Autre exemple criant des difficultés connues par les DNVB dans l’hexagone : le mouvement We are Lucioles, un plaidoyer de la part d’un groupement de marques DTC, qui ne parviennent plus à faire face à l’explosion de leurs coûts. Ce mouvement, lancé à l’initiative des fondatrices de la marque de lingerie éthique We Are Jolies, se présente comme la chronique d’une mort annoncée et implore le ministre Bruno Le Maire de prendre des mesures pour aider les DNVB en difficulté.

Maîtriser leurs coûts et retrouver le chemin de la rentabilité

Pour pérenniser leur business model, les DNVB doivent désormais prioriser la rentabilité, plutôt que la croissance à tout prix. Elles doivent prendre le temps d’analyser leurs coûts pour les optimiser et miser sur les leviers de croissance qui ont le plus d’impact.

Les marques maîtrisent généralement très bien le coût de revient de leurs produits. Mais elles peuvent souvent trouver des moyens d’optimiser la gestion de leur trésorerie. Par exemple en renégociant leurs termes de paiement pour payer leurs fournisseurs un peu plus tard ou de manière fractionnée.
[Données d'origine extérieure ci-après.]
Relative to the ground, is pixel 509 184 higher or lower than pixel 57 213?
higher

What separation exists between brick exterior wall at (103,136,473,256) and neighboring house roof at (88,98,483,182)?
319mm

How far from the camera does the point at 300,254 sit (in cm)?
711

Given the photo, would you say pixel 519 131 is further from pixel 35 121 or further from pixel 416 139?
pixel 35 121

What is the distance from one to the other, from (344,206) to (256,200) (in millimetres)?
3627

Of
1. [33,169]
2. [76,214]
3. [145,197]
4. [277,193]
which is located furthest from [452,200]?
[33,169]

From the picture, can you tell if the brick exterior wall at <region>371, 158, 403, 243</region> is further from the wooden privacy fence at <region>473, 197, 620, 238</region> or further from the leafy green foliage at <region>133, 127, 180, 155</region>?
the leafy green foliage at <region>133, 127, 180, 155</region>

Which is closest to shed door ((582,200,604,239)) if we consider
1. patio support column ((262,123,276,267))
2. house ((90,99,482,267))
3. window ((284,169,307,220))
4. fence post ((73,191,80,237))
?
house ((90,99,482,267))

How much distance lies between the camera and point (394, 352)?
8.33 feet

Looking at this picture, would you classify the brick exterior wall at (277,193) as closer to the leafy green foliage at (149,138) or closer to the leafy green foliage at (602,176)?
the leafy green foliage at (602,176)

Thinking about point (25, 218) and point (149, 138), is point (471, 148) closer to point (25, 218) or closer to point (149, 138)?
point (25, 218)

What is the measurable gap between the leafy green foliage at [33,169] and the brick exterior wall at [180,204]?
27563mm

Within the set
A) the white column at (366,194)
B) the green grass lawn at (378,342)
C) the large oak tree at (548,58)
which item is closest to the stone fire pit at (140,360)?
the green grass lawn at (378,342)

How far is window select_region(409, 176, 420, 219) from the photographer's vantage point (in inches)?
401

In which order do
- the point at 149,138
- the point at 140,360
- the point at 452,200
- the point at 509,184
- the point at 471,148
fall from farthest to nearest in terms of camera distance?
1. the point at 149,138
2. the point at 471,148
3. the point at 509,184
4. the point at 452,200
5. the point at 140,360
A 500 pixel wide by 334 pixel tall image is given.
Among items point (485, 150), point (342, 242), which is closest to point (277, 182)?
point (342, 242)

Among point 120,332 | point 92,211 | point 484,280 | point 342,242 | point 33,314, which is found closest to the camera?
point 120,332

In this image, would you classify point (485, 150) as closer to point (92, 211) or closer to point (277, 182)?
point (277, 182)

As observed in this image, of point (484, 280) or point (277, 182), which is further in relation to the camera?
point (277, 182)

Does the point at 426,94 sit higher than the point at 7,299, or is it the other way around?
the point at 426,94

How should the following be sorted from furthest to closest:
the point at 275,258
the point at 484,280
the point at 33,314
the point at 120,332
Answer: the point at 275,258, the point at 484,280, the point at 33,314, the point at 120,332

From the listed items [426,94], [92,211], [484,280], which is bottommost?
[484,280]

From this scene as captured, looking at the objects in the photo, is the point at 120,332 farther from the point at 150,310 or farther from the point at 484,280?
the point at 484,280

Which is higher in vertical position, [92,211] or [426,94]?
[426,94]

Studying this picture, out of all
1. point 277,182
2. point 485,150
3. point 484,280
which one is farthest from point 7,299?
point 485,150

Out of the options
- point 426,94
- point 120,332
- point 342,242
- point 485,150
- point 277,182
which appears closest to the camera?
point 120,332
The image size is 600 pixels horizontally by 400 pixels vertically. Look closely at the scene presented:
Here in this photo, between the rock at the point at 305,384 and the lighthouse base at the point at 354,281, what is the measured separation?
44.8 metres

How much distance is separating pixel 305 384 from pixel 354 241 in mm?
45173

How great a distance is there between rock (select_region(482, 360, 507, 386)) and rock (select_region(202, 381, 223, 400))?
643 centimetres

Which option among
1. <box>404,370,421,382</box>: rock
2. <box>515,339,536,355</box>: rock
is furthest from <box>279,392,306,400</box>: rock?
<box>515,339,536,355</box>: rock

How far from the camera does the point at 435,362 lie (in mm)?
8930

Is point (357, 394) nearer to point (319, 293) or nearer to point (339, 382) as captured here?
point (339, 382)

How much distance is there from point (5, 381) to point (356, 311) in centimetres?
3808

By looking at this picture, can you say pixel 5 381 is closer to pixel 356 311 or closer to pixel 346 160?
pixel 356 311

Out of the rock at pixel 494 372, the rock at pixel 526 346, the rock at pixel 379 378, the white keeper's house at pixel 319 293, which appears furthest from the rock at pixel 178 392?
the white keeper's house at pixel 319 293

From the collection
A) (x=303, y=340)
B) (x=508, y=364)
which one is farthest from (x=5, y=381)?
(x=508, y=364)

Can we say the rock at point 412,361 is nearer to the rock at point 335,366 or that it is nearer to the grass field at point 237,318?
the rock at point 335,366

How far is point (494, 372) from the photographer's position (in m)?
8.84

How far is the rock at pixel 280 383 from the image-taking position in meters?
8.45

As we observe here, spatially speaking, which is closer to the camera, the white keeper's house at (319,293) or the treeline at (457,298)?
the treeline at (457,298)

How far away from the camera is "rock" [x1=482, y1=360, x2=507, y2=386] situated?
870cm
Pour les fournisseurs, il est bien souvent préférable d’être payé en plusieurs fois plutôt que de recevoir un paiement en une fois, mais de perdre ensuite le client si la marque fait faillite.

D’autre part, les marques ont souvent un manque de visibilité sur leurs coûts d’acquisition, notamment en paid media. Il est donc essentiel qu’elles prennent le temps d’analyser leurs dépenses, et de remettre en question leurs budgets, au regard des performances de leurs campagnes. Cela est d’autant plus important que l’accès au capital et à la dette pour financer l’acquisition de nouveaux clients est de plus en chère. Les DNVB doivent plus que jamais repenser leur approche à l’acquisition clients.
Elles doivent également adopter une approche résolument agile et des méthodes test and learn : diversifier leurs canaux d’acquisition, analyser les performances, itérer, et pérenniser les campagnes qui fonctionnent pour en faire de véritables moteurs de croissance.

Quelques pistes : 

  • miser toujours plus sur la communauté et la fidélisation, pour augmenter le taux de repeat business et limiter les investissements en acquisition de nouveaux clients. Il est largement préférable de créer une marque forte avec des clients fidèles et une communauté engagée plutôt que de survivre à coups de campagnes chocs basées sur des promos ;
  • explorer le potentiel des points de vente physiques. De nombreuses marques se sont déjà tournées avec succès vers le retail, en ouvrant leurs propres boutiques ou en s’installant dans des pop-up stores pour toucher de nouveaux clients. Le wholesale, est également un territoire à explorer, même s’il nécessite souvent de gros investissements ;
  • ne pas se contenter de miser sur Facebook et Instagram, et tester des campagnes sur TikTok par exemple ;
  • revoir son mix marketing et miser sur des canaux sous exploités comme les partenariats avec d’autres marques de e-commerce, en s’appuyant sur un outil comme Sqwad.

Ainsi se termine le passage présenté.